Trecho do documento.
════════════════════

CRÍTICA TEATRAL DO ESPETÁCULO: “O MISTÉRIO DE IRMA VAP”

UMA LÁUREA AO FAZER TEATRAL, DE RESIGNIFICAÇÃO DE UMA OBRA, NO OLHAR DE PLURALIDADES NECESSÁRIAS, NA SUPERAÇÃO INVENTIVA DE UM ENCENADOR COM INSPIRAÇÃO PRODIGIOSA.

Lad Enid, recém-casada com Lord Edgar, se muda para uma mansão. A governanta se revela inimiga, e a nova anfitriã desconfia que o lugar seja assombrado pelo espectro da primeira mulher, IRMA VAP.

“O MISTÉRIO DE IRMA VAP”, que temos lembranças indeléveis em sua primeira montagem com Marco Nanini e Ney Latorraca no aporte direcional da não menos indelével Marília Pera, está em cartaz até 28/07, no portentoso Teatro Oi Casa Grande.

Direção/encenação, adaptação e preparação corporal no olhar de Jorge Farjalla, com assistência de Raphaela Tafuri. Tradução de Simone Zucato. Direção de produção irretocável; Marco Griesi e Priscila Prade.

O texto do americano CHARLES LUDLAM, Mestre em satirizar grandes clássicos, bebe na fonte de ALFRED HITCHCOCK; filme “REBECCA”.

Uma escrita nonsense, caracterizada por uma frenética troca de figurinos, sem muito aprofundamento, onde chamamos de besteirol. Aí entra à personalidade e identidade da encenação e adaptação desse trabalho. Um desafio em ousadias e significações teatrais.

O espetáculo nos dá um distanciamento quase de “natureza brechtiana”, onde o ator em vários momentos volta a ele mesmo, saindo do  personagem, para que à crítica se instale, a consciência atoral, um estranhamento, fazendo uma ponte afetiva e recíproca entre o público e a cena, acontecendo à reflexão, o senso crítico.

Esse distanciamento, quase brechtiano, é feito com maestria, satirizando noticiários políticos de acontecimentos que nos atropelam, incorpora nosso folclore, e os próprios atores se divertindo e debochando deles mesmos. Uma quebra deliciosa sem desmontar o contexto.

════════════════════

Entradas tiradas de uma coleção

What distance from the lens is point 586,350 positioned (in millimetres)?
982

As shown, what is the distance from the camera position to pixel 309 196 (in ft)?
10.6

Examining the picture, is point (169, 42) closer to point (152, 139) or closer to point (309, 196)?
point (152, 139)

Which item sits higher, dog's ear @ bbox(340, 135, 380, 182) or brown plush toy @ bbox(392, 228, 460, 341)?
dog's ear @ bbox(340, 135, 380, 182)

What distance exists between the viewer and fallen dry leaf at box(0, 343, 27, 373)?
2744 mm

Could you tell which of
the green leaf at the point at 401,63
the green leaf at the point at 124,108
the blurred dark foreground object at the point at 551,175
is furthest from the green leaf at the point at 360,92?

════════════════════

O que fazer.
a) Ache todas as linhas dos dados acima que têm a palavra "leaf" e copie cada uma delas. Leve em conta a diferença entre maiúsculas e minúsculas.
b) Retome a crítica da peça "O Mistério de Irma Vap" a partir da última frase mostrada.

Respostas do exercício.
a)
What distance exists between the viewer and fallen dry leaf at box(0, 343, 27, 373)?
the green leaf at the point at 401,63
the green leaf at the point at 124,108
is furthest from the green leaf at the point at 360,92?

b)
Um trabalho cênico ressignificado na visão, encenação em peculiar inspiração de Jorge Farjalla, dando à cena uma teatralidade de carpintaria num arcabouço aurífero,  de personalidade/identidade na criação direcional, com seu barroco presente, efeitos e pesquisa inventiva. Um Mestre em nos surpreender.

Farjalla cria uma telúrica/tremor de terra-palco, na contextura de entrelace num ritmo de vertigens cênicas exato, mesmo com o distanciamento/estranhamento presentes. 

Uma obra na fisicalidade dos atores, em acepção e preparação corporal também agregada por ele, exigindo dos atores uma coreografia cênica peremptória/categórica.

Uma direção/encenação de jocosa sofisticação, num humor de espírito cheio de temperamento e constituição corporal e emocional. Muitas facetas num trabalho de intertextualidade.

Um figurino/indumentária de pragmatismo original, efetivo, por Karen Bruttolin, libertando os atores em soluções de encher os olhos. Belo e eficiente, com o perfeito encaixamento dos adereços de Luís Carlos Rossi
Gilson Fukushima nos dá uma atmosfera musical no contexto, com sua trilha sonora, onde o Thriller de MICHAEL JACKSON faz nossa alma pular para o palco, e se empoderar numa alegria esfuziante necessária.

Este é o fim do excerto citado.